Alonso has the gifted ability to extract performance from the car beyond its designed capabilities, a rare attribute only witnessed in the driving styles of Senna and Schumacher. His Ferrari years provide an ideal testimony of how he steered an underperforming Ferrari F2012 to second place in constructor’s championship. Even in the post-hybrid era of 2014, when Ferrari witnessed a podium draught, Alonso dragged the car to second position at the Hungary Grand Prix, prompting Toto Wolff, the Mercedes boss, to claim that “Fernando is a racing monster.” The 2014 Hungary Grand Prix is termed by many as one of Alonso’s heroic races alongside his other victories like the San Marino 2005, Malaysia 2012, China 2013 to name a few.
A close comparison of his performance in the underperforming Ferrari F2012 and Vettel’s initial 30 races at Ferrari gives one a clear picture of Alonso’s prowess of getting the maximum out of an average car, a trait that Sebastian Vettel lacks. His victory in the recently concluded Le Mans made one aware of his appetite for winning races which some had questioned after three frustrating seasons with McLaren.
The problem lies not in his appetite for winning championships; he is by far the most complete driver in modern day racing, but it is his attitude and past history that cautions teams from selecting him as their lead driver.

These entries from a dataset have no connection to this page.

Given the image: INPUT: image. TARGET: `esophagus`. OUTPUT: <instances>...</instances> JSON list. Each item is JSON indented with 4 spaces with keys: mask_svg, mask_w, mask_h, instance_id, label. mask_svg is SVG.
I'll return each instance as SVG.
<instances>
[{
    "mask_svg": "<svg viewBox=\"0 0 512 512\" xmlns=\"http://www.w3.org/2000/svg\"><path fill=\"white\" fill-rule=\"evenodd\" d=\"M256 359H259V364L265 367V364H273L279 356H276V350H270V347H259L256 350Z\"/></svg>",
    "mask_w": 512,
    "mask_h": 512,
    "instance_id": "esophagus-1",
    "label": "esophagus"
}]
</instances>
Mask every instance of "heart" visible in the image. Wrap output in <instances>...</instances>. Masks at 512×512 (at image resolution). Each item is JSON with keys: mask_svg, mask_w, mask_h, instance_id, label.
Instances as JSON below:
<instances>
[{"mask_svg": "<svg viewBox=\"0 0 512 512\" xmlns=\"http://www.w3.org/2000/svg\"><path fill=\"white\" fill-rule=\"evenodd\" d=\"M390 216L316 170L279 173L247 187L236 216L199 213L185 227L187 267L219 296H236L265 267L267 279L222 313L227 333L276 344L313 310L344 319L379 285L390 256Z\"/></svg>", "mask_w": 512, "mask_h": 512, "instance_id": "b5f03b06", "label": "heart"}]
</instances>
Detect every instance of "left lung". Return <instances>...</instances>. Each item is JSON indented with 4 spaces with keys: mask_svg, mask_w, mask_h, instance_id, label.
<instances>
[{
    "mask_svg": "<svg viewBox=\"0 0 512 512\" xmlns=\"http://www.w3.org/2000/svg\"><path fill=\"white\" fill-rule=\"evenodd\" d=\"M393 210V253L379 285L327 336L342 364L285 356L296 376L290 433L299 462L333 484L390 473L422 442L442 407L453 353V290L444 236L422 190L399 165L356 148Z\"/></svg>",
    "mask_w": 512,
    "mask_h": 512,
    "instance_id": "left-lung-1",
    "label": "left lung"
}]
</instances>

Alonso has worked with some of the best teams in F1 such as Ferrari, Renault, McLaren and established engine manufacturer like Mercedes. His public fallout with Ron Dennis, the former McLaren boss, served as a great factor for Alonso not being considered for Nico Rosberg’s vacated seat at Mercedes in 2017. Mercedes had to suffer financially due to that incident in 2007 as they had an engine partnership with McLaren.
However, to have contested in 300 plus Grand Prix and to race for some of the top teams in Formula One he must have done something right to survive that long. A man who defeated the great Schumacher in his prime is fighting for midfield points as of now. It is the harsh reality of how complex the sport has become that the best driver is not necessarily the champion.